In her memoirs, Sandra Day O’Connor described a young woman unlike any of her colleagues on the United States Supreme Court. There she was tossing calves, fixing trucks and doing homework on a vast ranch on the Arizona-New Mexico border owned by her parents.
He recalled in his book waking up one morning and “seeing a huge fireball in the distance” and “a dark cloud.” Only later did he know that he had witnessed the dawn of a new era. He had seen the test of the first atomic bomb in Alamogordo (New Mexico), on July 16, 1945.
That young woman grew up and was not a witness, but the protagonist of a new era, a pioneer in the demolition of one of those glass ceilings that make history. In September 1981, nominated by President Ronald Reagan, O’Connor became the first woman to become a judge on the US Supreme Court. She died this Friday at the age of 93.
“He died in Phoenix (Arizona) due to complications linked to his advanced dementia and probably Alzheimer’s, and a respiratory illness,” the institution reported in a statement. She served in the position for almost a quarter of a century, until she retired in 2006. She left abruptly, at age 75, to dedicate herself to caring for her husband, John O’Connor, who suffered from Alzheimer’s, with whom she He married in 1952. He breathed his last in 2009, at the age of 79.
Although she was elected as a conservative, she practiced free verse and often became the vote that broke the four-to-four tie. Sometimes she did it in favor of the conservative magistrates and other times, of the liberal ones, especially on civil rights issues.
One of its most notable tiebreakers occurred in 2000 when resolving the electoral recount conflict in Florida, which involved determining whether Al Gore (Democrat) or George W. Bush (Republican) would take the key to the White House. On that occasion he broke the tie and sided with the conservatives, giving the presidency to Bush.
After a few years, O’Connor regretted his decision and considered that the Supreme Court should not have gotten involved in the matter. He confessed this in an interview with the Chicago Tribune in 2013. “The ruling shocked citizens and gave the court a less than perfect reputation,” he said.
She was also criticized for announcing in 2005 that she planned to retire. O’Connor, who as a conservative joined the Supreme Court and maintained her opposition to abortion as “a birth control issue,” evolved in her ideas.
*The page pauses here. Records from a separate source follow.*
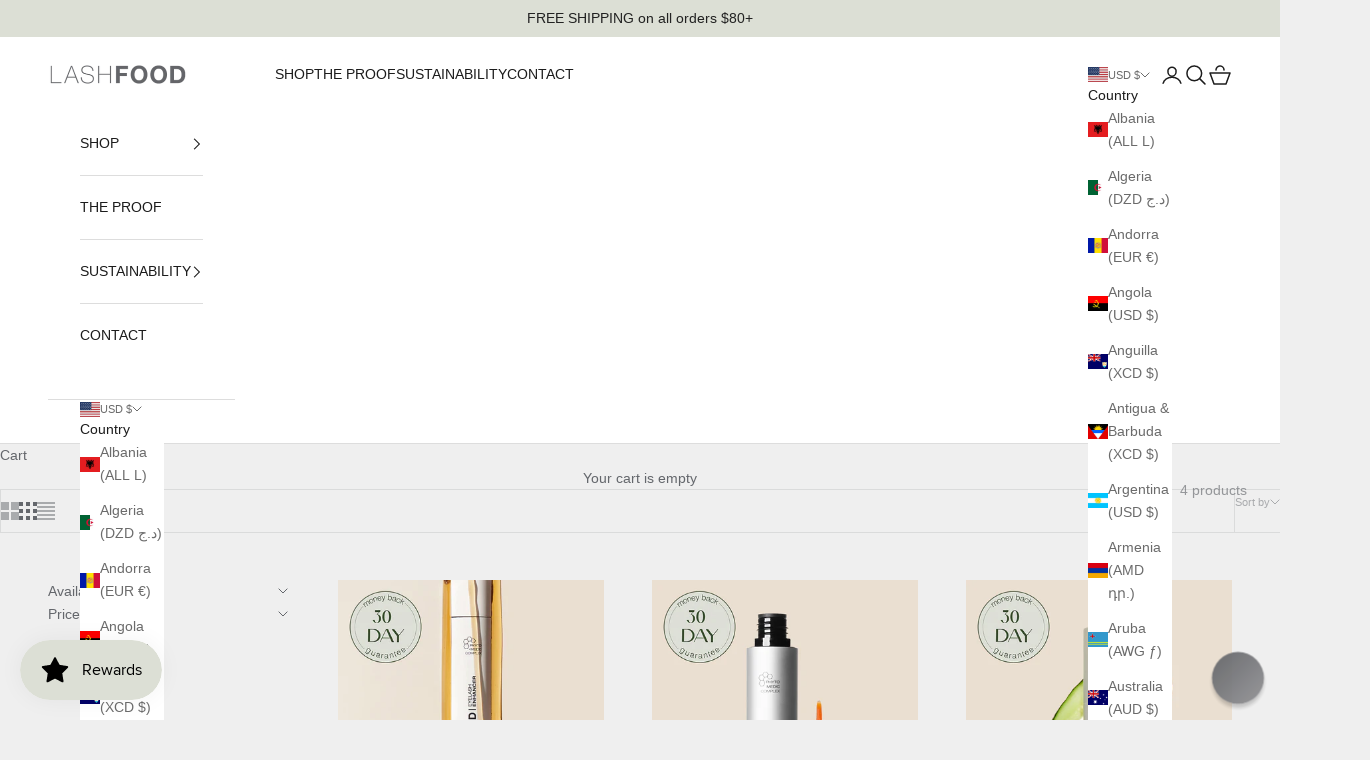

--- FILE ---
content_type: text/plain; charset=utf-8
request_url: https://d-ipv6.mmapiws.com/ant_squire
body_size: 151
content:
lashfood.com;019bcfb2-086e-77a7-b425-f8265010920d:63ee5298368e094c18aef1e7f7bdafc59b8dbceb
So she voted in favor of maintaining the ruling that authorized the termination of pregnancy at the national level.
The anticipation of his departure allowed President Bush to choose as a substitute Samuel Alito, the far-right judge who in 2022 was the rapporteur of the ruling adopted by the conservative majority in which the federal right to abortion that had been protected was annulled. Since the Roe v. Wade.
During her term as judge, another woman joined the Supreme Court, Ruth Bader Ginsburg, who died in 2020. Four others arrived after them, all four of them active today: Sonia Sotomayor (first Hispanic), Elena Kagan, Amy Coney Barrett and Ketanji Brown Jackso, the first African American.
But O’Connor, who overcame breast cancer, experienced vertigo before anyone else. That which arises from observing how each and every one of his decisions were scrutinized and thoroughly reviewed for being the pioneer in an organization that had been only for men for 191 years.
Some time later he confessed that this attention became intimidating at times. “It’s exciting, in a way, to be the first to do something, the first woman to have served on the high court. But it’s terrible if you’re the last one. And if you don’t do the job right, that’s what happens.”
O’Connor, who retired from public life in 2018 after experiencing the initial symptoms of her illness, was the first but not the last.